The other aspect of intuition is GungHo’s history, operating online titles such as Ragnarok Online and making console games. These meant it could develop high quality mobile titles in terms of graphics, audio and general presentation, while also knew how to operate a game as a service – vital in the free-to-play world.
These are the things that underpins Puzzle & Dragon’s succcess.

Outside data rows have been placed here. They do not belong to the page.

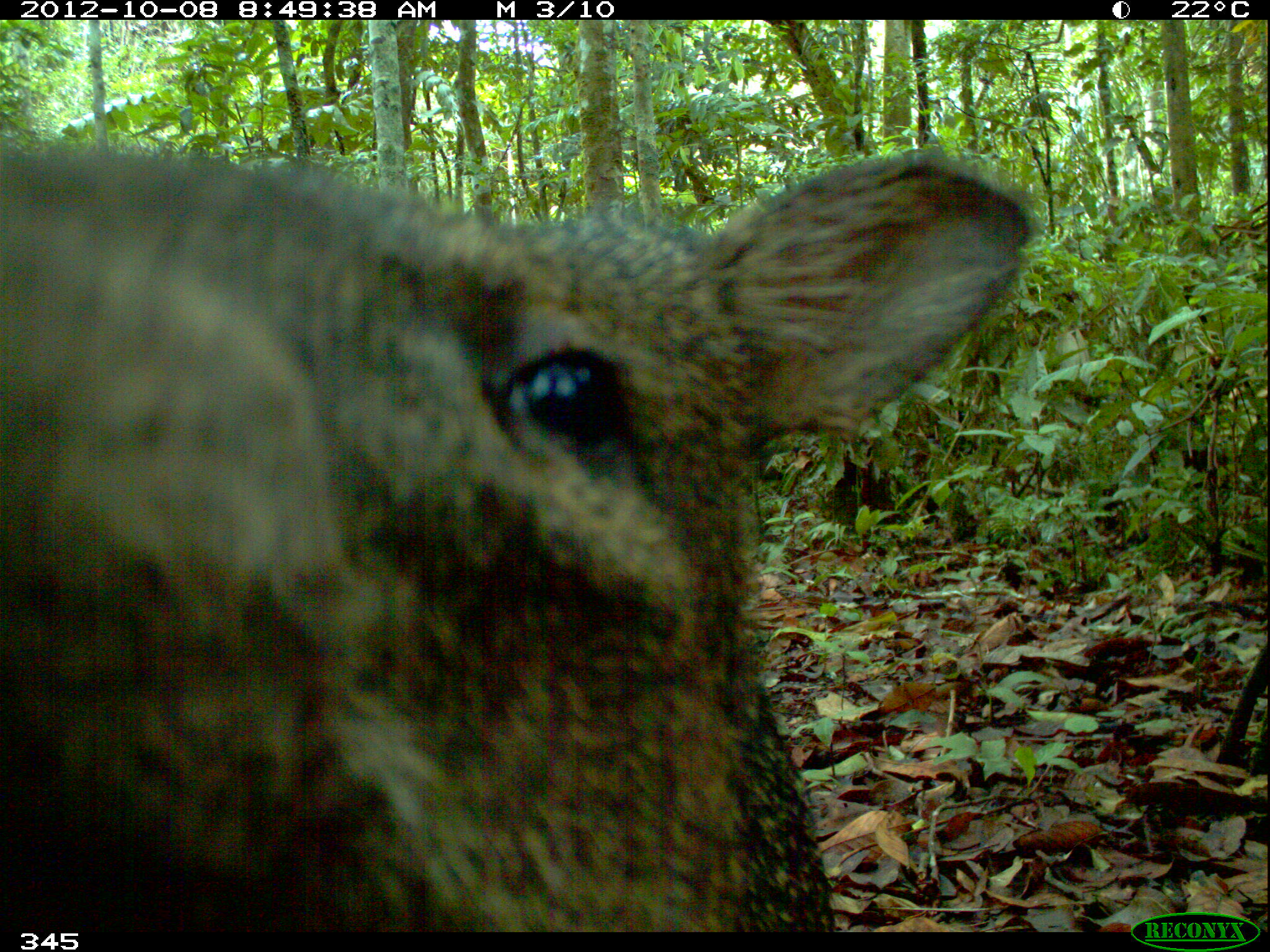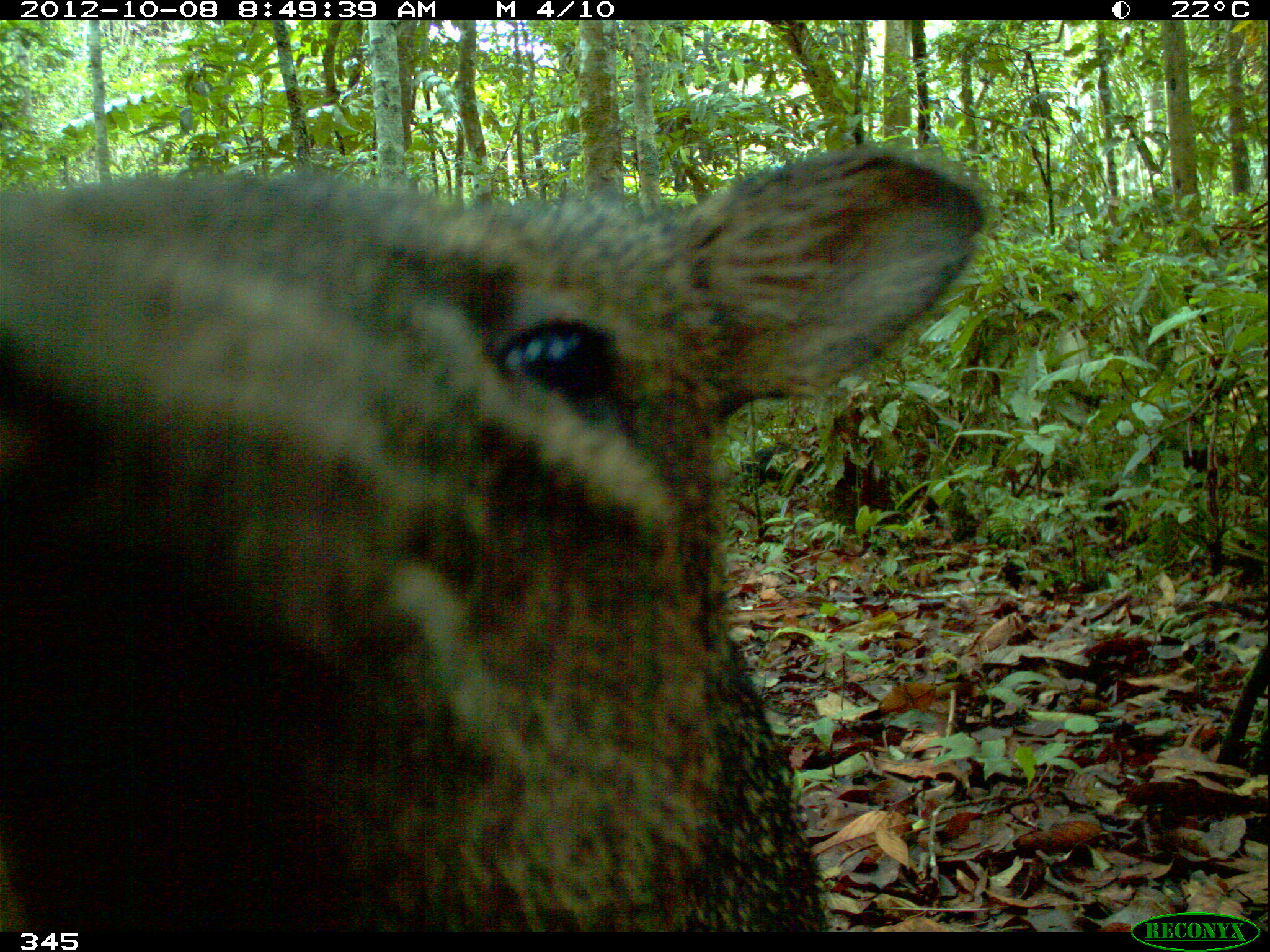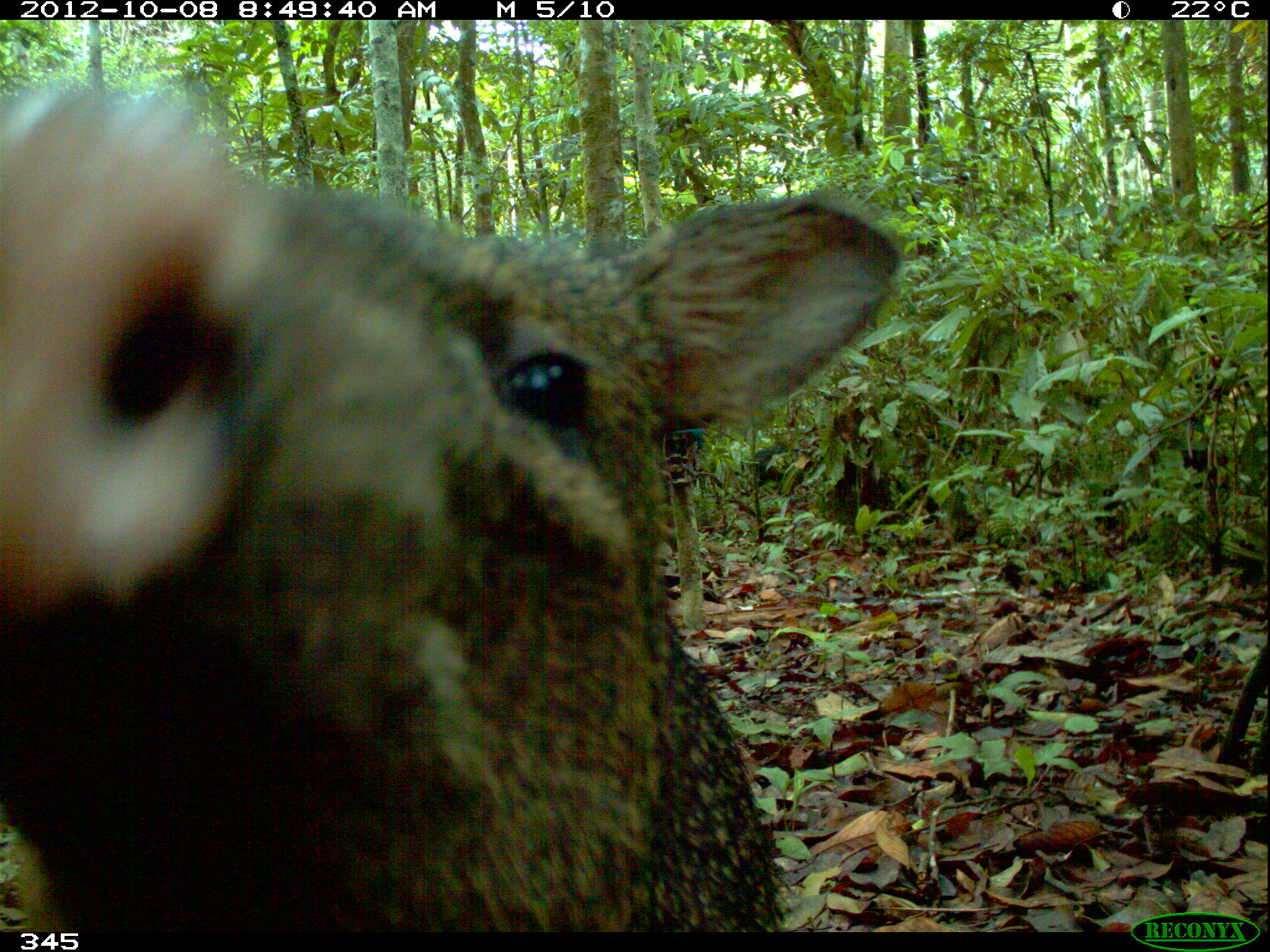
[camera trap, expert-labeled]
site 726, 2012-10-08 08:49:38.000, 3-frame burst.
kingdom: Animalia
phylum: Chordata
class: Mammalia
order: Artiodactyla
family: Tayassuidae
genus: Pecari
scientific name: Pecari tajacu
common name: collared peccary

Oh, and luck…
It’s just numbers
As for trying to pin him down on exact user or revenue numbers, as CEO of a publicly traded company, Morishita wouldn’t comment beyond saying that the game has 11 million users.
“We believe having 11 million people playing and enjoying our game is more important than what they are paying,” he states.
Similarly, the news announced this week that largest shareholder SoftBank Mobile will pay $265 million
to extend its 33.8 percent ownership of GungHo Online to 58.5 percent didn’t excite Morishita much.
“Nothing has really changed in terms of how we operate,” he said. “It’s just numbers.”
And on that basis, the fact that GungHo’s market capitalisation (albeit on illiquid stock) is now worth $4.5 billion isn’t something he thinks about.
“Our focus is making great games, not the stock,” comes back the response.
“The worth of our company isn’t the stock price, and if we start worrying about the stock price, that will change the way we work and make games.